### Material to process

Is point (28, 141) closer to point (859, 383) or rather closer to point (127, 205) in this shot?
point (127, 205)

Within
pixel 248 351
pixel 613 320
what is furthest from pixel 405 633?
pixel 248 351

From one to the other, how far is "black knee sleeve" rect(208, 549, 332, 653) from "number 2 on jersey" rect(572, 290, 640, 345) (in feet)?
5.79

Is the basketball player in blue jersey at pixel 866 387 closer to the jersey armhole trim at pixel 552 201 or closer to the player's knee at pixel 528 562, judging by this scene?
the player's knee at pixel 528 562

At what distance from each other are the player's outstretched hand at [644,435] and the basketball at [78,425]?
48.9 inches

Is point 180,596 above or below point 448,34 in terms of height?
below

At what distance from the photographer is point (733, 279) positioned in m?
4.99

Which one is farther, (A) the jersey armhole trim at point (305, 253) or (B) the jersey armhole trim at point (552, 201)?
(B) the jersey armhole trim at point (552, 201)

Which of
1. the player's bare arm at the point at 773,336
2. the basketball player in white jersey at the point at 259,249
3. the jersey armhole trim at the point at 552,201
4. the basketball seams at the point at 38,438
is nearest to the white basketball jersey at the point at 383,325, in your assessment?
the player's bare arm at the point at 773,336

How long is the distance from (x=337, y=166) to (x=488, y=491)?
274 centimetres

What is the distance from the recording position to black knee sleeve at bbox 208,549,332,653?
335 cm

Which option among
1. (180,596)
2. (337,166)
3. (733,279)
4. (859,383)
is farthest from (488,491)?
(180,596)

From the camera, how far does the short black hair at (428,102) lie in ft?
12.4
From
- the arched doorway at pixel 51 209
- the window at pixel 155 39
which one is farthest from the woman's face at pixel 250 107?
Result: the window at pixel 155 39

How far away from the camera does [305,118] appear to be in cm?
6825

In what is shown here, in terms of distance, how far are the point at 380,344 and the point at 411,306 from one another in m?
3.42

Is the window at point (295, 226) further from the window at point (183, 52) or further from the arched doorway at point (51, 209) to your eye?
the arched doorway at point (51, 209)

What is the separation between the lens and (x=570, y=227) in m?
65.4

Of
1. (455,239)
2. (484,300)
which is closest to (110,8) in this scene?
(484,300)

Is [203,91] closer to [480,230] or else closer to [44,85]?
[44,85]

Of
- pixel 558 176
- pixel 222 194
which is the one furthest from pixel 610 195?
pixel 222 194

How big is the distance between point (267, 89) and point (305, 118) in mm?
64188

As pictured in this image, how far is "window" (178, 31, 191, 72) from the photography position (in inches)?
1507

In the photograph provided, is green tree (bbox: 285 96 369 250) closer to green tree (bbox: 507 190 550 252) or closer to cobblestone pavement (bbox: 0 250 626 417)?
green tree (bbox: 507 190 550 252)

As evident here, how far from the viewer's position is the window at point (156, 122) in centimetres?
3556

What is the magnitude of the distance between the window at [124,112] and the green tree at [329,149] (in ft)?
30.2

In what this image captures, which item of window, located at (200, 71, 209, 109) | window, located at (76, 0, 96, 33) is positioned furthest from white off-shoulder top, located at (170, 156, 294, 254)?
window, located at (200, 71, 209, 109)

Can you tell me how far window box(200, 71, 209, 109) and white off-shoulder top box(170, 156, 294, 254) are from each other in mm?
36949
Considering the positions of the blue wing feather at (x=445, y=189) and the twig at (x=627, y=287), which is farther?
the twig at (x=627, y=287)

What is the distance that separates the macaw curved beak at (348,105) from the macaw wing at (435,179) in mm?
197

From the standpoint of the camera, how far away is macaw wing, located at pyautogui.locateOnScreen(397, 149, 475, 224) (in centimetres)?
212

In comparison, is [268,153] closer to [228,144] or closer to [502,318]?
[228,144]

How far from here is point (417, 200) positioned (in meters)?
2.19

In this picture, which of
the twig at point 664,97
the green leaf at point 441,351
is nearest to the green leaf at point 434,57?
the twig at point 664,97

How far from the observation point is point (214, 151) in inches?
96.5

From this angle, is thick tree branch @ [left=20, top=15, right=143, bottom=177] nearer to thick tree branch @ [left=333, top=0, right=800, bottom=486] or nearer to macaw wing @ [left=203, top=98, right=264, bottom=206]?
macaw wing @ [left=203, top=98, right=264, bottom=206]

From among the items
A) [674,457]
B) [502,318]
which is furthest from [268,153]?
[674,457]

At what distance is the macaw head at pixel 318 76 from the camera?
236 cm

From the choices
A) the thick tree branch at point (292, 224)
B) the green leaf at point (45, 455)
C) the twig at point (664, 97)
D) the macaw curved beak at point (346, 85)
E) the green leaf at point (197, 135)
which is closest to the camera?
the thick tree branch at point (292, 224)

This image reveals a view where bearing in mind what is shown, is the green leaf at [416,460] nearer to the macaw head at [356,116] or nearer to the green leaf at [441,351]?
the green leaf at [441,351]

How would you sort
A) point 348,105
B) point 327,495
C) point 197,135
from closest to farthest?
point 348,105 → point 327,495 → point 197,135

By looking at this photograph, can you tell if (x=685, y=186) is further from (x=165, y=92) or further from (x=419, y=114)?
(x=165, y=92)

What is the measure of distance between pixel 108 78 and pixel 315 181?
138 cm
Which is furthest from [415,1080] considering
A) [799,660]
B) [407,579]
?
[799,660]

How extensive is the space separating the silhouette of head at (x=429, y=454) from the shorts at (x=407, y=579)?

### What you are asked to do
Rewrite the lines above as a numbered list, from the line containing "This image reveals" through the last line, inclusive, leaving out blank lines.

### The response
1. This image reveals a view where bearing in mind what is shown, is the green leaf at [416,460] nearer to the macaw head at [356,116] or nearer to the green leaf at [441,351]?
2. the green leaf at [441,351]
3. How would you sort
4. A) point 348,105
5. B) point 327,495
6. C) point 197,135
7. from closest to farthest?
8. point 348,105 → point 327,495 → point 197,135
9. By looking at this photograph, can you tell if (x=685, y=186) is further from (x=165, y=92) or further from (x=419, y=114)?
10. (x=165, y=92)
11. What is the measure of distance between pixel 108 78 and pixel 315 181?
12. 138 cm
13. Which is furthest from [415,1080] considering
14. A) [799,660]
15. B) [407,579]
16. ?
17. [799,660]
18. How extensive is the space separating the silhouette of head at (x=429, y=454) from the shorts at (x=407, y=579)?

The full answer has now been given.